Southern California Firefighters Getting New Station


Updated: 08-10-2006 12:33:31 PM


LIZ NEELY
The San Diego Union-Tribune


LA MESA -- Firefighters will move into a $7.4 million fire station this month, less than three years after voters approved a bond measure to pay for it.

The new Fire Station 11 is more than 6,000 square feet larger than its 14,000-square-foot predecessor, a cramped and outdated building that city officials said could not withstand a major earthquake or other disaster.

Firefighters will have access to the latest technology, including an emergency operations center able to handle all kinds of visual and audio equipment, as well as a gym, private bedrooms and a commercial-grade kitchen with stainless-steel appliances.

It is a major upgrade from the old station, where firefighters exercised in the garage and slept in one common room. They were forced to park expensive emergency vehicles outside, and the station's wiring was so old that only a few computers could access the city's network at any one time.

City officials, elected leaders and others got a peek at the new station, at Allison and University avenues, during a dedication ceremony last week. An open house for the public was held yesterday. "We really want to show them this is your fire station," said La Mesa Fire Chief Dave Burk. "We're just lucky to work out of it."

Like many others, Burk thanked La Mesa voters for approving Proposition D in March 2004. Fire Station 11 is the first of three projects funded by the $25 million bond measure. Next up is a new police station and upgrades to Fire Station 13, on Grossmont Boulevard.

▸ The data
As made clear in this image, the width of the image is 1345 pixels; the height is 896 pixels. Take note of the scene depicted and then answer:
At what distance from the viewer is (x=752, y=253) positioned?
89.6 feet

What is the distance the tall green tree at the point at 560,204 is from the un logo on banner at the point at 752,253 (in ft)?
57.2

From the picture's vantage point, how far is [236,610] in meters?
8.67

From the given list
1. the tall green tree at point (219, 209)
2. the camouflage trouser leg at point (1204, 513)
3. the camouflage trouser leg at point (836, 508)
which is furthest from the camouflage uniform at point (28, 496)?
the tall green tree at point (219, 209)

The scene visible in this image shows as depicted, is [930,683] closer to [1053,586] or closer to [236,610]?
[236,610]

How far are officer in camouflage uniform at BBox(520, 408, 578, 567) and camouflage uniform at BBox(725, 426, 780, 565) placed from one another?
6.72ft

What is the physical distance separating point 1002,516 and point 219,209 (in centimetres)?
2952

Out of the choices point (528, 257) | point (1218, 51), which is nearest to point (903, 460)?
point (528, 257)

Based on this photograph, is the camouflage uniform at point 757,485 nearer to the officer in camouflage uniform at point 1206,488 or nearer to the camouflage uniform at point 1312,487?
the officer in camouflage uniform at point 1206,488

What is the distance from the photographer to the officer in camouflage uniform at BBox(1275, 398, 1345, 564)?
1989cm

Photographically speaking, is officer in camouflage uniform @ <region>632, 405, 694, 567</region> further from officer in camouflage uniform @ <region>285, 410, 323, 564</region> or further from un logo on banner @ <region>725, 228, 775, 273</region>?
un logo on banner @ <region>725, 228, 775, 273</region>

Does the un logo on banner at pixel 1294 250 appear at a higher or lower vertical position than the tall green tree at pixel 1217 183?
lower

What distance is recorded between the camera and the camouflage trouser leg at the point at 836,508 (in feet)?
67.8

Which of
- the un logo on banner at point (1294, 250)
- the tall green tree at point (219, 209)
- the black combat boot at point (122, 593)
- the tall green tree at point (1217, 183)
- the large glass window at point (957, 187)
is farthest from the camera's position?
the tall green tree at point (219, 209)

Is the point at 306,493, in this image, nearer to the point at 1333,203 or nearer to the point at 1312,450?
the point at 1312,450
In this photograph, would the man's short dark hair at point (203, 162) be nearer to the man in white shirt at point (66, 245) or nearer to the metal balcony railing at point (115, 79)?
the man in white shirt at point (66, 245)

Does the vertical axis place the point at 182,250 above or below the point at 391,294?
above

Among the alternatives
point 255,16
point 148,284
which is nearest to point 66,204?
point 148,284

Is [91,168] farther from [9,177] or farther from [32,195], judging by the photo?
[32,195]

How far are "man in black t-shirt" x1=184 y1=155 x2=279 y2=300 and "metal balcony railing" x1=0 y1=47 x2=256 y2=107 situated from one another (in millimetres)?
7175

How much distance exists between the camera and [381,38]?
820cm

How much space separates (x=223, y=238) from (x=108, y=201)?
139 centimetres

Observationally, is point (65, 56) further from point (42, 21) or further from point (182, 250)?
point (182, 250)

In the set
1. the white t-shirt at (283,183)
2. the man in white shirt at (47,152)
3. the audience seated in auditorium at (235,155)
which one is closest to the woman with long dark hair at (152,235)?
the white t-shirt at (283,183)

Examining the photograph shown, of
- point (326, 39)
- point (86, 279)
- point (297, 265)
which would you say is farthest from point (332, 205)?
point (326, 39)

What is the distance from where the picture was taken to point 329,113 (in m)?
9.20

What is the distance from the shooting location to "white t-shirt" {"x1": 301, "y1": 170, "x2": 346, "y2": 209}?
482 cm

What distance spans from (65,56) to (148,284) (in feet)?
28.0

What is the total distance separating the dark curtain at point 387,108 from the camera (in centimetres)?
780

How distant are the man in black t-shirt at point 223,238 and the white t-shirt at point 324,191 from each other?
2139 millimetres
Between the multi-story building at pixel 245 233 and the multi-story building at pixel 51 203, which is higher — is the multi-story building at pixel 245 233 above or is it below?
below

▸ Assignment
Rewrite the fire station article, everything from "The new Fire" down to "with stainless-steel appliances.", swapping in "individual sleeping quarters" for "private bedrooms".

▸ Result
The new Fire Station 11 is more than 6,000 square feet larger than its 14,000-square-foot predecessor, a cramped and outdated building that city officials said could not withstand a major earthquake or other disaster.

Firefighters will have access to the latest technology, including an emergency operations center able to handle all kinds of visual and audio equipment, as well as a gym, individual sleeping quarters and a commercial-grade kitchen with stainless-steel appliances.